__Work required__
Out of the records below, copy all lines in which the word "enhancement" occurs.
*** Given records ***
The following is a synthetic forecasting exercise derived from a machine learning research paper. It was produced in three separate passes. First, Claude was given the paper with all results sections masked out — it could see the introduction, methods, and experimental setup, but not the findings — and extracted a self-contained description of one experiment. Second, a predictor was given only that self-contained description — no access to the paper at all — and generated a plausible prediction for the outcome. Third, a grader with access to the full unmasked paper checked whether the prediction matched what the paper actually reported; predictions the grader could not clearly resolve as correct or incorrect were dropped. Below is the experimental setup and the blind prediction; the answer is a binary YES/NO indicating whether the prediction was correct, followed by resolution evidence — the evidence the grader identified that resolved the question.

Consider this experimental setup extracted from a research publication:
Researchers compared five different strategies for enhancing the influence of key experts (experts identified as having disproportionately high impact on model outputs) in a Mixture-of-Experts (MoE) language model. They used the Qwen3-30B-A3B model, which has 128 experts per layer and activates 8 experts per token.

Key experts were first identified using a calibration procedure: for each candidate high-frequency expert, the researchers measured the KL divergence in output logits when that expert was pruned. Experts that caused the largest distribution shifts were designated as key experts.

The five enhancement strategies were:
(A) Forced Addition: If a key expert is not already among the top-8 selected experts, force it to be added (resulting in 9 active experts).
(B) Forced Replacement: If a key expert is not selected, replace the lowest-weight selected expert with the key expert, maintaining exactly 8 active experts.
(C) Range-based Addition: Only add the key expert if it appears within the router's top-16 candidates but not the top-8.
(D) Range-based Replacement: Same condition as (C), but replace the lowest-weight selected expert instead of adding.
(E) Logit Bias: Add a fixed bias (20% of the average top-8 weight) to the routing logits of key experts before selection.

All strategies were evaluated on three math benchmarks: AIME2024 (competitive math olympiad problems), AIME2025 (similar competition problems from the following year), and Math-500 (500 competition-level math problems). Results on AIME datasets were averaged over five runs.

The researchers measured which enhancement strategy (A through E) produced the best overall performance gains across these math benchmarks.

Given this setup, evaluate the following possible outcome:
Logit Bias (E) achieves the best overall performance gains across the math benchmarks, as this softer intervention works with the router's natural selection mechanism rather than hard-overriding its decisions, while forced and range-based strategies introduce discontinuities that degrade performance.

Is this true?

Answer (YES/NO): NO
*** End of Given records ***
__Answer below__
The five enhancement strategies were:
The researchers measured which enhancement strategy (A through E) produced the best overall performance gains across these math benchmarks.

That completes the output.